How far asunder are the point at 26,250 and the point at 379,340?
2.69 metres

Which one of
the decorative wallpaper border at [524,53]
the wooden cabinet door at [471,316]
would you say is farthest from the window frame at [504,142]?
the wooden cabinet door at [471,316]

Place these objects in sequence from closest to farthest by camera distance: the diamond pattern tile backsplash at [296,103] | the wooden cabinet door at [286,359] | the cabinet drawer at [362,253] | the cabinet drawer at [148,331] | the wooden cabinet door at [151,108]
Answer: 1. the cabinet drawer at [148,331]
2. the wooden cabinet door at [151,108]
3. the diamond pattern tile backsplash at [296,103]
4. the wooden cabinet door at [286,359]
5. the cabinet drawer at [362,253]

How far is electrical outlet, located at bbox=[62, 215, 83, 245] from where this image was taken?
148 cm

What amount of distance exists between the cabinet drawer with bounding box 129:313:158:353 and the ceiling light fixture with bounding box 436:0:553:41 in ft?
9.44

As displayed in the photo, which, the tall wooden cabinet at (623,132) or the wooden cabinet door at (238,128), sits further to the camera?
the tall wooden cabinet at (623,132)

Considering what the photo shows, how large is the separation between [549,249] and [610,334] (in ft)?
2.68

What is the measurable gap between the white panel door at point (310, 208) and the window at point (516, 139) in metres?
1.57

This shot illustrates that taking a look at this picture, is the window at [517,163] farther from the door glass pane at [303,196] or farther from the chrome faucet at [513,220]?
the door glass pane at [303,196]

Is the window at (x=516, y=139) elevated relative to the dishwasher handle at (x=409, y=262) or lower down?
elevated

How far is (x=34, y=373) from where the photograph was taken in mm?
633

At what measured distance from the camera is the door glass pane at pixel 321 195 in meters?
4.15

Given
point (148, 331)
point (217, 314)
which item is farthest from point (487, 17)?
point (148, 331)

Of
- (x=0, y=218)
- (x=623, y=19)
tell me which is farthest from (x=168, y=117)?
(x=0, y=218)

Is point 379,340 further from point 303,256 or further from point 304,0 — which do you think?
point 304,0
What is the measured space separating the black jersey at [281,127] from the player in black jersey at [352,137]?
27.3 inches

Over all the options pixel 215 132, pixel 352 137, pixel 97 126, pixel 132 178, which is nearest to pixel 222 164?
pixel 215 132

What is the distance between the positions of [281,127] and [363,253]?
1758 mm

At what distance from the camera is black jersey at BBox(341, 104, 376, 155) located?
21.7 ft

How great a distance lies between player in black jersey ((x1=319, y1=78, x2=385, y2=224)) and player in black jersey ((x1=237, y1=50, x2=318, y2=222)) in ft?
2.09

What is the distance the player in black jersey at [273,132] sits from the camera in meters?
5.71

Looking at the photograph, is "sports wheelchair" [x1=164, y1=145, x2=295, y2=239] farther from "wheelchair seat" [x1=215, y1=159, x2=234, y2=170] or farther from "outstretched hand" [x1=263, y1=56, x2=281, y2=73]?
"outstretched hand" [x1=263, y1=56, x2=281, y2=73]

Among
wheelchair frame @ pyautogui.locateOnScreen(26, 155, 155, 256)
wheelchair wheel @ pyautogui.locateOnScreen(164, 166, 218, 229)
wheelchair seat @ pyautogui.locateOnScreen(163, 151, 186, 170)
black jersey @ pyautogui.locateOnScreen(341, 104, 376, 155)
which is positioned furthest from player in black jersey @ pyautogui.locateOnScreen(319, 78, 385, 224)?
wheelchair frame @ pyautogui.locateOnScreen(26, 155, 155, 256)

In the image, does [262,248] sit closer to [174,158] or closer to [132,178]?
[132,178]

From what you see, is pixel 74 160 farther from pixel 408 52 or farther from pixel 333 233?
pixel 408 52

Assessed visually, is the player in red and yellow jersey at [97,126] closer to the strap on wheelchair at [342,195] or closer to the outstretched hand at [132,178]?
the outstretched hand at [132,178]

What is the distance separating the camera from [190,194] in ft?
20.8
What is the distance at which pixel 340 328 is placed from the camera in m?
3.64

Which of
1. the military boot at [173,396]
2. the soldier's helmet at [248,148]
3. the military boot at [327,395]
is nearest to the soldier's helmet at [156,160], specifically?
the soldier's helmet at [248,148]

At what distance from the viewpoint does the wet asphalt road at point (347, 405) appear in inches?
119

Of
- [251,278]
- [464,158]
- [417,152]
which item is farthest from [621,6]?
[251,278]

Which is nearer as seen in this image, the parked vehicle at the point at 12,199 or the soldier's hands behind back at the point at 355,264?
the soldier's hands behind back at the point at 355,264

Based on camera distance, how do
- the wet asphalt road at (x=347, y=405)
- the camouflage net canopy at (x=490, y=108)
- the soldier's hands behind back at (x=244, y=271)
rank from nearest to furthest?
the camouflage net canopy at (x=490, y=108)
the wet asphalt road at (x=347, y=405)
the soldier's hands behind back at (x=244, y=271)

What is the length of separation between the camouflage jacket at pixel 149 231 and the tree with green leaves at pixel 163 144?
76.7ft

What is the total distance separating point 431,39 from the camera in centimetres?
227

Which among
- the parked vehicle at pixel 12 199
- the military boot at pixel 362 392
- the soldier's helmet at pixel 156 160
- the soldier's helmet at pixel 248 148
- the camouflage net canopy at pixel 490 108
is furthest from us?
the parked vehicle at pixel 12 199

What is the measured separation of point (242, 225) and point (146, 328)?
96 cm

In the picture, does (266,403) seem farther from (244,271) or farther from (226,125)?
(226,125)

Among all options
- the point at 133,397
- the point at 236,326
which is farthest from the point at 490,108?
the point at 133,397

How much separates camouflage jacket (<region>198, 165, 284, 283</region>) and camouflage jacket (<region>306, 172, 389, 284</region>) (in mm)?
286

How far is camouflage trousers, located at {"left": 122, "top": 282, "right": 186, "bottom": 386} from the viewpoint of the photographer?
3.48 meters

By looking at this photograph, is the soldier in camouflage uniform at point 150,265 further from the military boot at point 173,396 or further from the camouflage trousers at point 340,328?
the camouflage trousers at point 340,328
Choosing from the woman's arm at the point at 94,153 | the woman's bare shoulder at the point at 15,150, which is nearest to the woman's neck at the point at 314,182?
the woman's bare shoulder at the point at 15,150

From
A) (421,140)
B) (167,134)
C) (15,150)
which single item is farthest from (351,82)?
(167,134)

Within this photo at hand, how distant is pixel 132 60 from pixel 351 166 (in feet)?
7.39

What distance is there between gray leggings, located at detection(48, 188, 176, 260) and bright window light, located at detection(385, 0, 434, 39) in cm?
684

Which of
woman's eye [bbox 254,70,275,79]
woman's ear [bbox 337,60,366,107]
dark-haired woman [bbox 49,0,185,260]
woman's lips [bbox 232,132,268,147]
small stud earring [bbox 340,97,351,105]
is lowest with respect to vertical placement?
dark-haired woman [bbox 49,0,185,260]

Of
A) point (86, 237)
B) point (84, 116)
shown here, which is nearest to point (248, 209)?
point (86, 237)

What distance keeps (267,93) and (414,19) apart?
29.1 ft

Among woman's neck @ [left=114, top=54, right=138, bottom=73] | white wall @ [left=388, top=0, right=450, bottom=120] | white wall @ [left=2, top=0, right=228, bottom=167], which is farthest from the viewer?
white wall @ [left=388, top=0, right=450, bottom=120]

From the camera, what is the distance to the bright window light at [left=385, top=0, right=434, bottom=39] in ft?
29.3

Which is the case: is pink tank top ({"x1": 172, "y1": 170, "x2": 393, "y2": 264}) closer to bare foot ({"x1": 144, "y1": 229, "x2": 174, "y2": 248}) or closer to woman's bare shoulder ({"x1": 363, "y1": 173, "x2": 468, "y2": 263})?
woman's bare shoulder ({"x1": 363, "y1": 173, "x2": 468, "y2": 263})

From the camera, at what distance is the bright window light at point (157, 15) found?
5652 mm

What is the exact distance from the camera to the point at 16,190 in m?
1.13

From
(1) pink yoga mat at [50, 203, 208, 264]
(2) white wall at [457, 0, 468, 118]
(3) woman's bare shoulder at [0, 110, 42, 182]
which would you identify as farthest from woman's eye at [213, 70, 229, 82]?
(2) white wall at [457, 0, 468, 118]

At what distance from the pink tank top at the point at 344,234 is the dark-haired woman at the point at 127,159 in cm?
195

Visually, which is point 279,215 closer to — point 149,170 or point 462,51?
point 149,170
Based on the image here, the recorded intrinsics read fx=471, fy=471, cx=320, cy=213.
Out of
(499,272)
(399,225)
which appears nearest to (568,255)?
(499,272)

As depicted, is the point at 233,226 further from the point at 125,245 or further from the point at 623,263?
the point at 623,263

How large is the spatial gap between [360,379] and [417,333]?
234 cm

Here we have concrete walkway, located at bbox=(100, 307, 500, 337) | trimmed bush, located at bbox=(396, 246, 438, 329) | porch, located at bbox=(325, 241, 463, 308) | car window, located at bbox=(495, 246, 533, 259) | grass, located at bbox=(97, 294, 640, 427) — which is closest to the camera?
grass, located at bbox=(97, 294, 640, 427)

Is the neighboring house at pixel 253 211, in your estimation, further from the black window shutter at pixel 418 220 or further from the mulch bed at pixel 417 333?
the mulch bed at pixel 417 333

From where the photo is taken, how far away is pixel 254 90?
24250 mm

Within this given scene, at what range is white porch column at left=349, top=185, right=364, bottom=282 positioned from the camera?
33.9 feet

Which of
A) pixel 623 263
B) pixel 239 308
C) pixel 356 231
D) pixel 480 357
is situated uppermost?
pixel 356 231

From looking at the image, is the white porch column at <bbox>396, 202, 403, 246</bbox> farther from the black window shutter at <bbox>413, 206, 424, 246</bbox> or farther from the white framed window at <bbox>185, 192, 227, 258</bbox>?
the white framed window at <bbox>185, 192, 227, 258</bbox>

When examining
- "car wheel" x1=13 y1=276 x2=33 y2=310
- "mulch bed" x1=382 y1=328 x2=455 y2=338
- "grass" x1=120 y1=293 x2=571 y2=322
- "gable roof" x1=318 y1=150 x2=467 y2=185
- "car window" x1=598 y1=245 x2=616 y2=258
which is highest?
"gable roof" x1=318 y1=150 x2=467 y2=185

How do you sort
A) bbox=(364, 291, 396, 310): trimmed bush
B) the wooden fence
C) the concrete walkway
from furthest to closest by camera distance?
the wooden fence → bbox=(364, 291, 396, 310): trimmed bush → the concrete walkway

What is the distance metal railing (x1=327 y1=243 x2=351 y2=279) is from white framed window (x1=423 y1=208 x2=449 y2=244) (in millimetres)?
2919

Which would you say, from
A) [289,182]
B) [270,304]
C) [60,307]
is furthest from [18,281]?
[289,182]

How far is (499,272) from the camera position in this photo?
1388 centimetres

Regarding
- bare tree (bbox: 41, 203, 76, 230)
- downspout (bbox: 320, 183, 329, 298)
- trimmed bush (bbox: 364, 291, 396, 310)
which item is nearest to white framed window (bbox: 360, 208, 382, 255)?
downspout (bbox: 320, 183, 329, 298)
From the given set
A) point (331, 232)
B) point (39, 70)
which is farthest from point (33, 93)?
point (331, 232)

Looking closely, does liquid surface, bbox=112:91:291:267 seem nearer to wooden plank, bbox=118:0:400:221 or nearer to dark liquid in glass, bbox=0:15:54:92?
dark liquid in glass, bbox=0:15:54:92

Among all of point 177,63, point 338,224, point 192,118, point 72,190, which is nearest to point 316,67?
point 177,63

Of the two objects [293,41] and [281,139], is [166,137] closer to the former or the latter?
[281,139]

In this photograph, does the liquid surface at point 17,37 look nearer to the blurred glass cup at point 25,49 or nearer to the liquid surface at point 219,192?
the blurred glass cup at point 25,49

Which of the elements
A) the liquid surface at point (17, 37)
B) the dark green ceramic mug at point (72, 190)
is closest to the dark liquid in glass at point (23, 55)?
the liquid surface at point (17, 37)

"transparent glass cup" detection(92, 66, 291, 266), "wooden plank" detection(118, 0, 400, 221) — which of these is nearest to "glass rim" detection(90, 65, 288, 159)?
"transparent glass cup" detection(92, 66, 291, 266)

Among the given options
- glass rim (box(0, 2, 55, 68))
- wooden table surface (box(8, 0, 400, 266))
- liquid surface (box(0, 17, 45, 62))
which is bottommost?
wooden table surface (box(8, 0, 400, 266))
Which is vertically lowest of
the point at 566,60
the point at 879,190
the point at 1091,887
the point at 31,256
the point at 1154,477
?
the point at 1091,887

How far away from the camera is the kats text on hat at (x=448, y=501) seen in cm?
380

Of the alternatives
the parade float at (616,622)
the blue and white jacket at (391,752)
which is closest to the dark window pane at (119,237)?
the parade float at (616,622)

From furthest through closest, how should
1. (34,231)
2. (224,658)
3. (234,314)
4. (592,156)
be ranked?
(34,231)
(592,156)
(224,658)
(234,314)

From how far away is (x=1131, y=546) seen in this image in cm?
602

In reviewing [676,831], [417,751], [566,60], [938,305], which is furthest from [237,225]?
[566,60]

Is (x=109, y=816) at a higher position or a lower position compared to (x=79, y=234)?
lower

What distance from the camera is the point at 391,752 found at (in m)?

=====

▶ **Problem description**
Repeat, character for character, the lines from the one that holds "Looking closely, does" to the final line of the material, inclusive, and no other lines.

▶ **The answer**
Looking closely, does liquid surface, bbox=112:91:291:267 seem nearer to wooden plank, bbox=118:0:400:221 or nearer to dark liquid in glass, bbox=0:15:54:92?
dark liquid in glass, bbox=0:15:54:92

Among all of point 177,63, point 338,224, point 192,118, point 72,190, which is nearest to point 316,67?
point 177,63

Of the two objects [293,41] and [281,139], is [166,137] closer to the former or the latter?
[281,139]

In this photograph, does the liquid surface at point 17,37 look nearer to the blurred glass cup at point 25,49 or nearer to the liquid surface at point 219,192?
the blurred glass cup at point 25,49

Which of the elements
A) the liquid surface at point (17, 37)
B) the dark green ceramic mug at point (72, 190)
is closest to the dark liquid in glass at point (23, 55)?
the liquid surface at point (17, 37)

"transparent glass cup" detection(92, 66, 291, 266), "wooden plank" detection(118, 0, 400, 221) — which of these is nearest to "glass rim" detection(90, 65, 288, 159)?
"transparent glass cup" detection(92, 66, 291, 266)

Among the given options
- glass rim (box(0, 2, 55, 68))
- wooden table surface (box(8, 0, 400, 266))
- liquid surface (box(0, 17, 45, 62))
which is bottommost?
wooden table surface (box(8, 0, 400, 266))
Which is vertically lowest of
the point at 566,60
the point at 879,190
the point at 1091,887
the point at 31,256
the point at 1154,477
?
the point at 1091,887

How far away from the camera is the kats text on hat at (x=448, y=501) seen in cm?
380

Of the alternatives
the parade float at (616,622)
the blue and white jacket at (391,752)
which is closest to the dark window pane at (119,237)?
the parade float at (616,622)

From furthest through closest, how should
1. (34,231)
2. (224,658)
3. (234,314)
4. (592,156)
be ranked?
(34,231)
(592,156)
(224,658)
(234,314)

From how far away is (x=1131, y=546) seen in this image in cm?
602

In reviewing [676,831], [417,751], [566,60], [938,305], which is furthest from [237,225]?
[566,60]

Is (x=109, y=816) at a higher position or a lower position compared to (x=79, y=234)?
lower

What distance from the camera is the point at 391,752 found at (in m)?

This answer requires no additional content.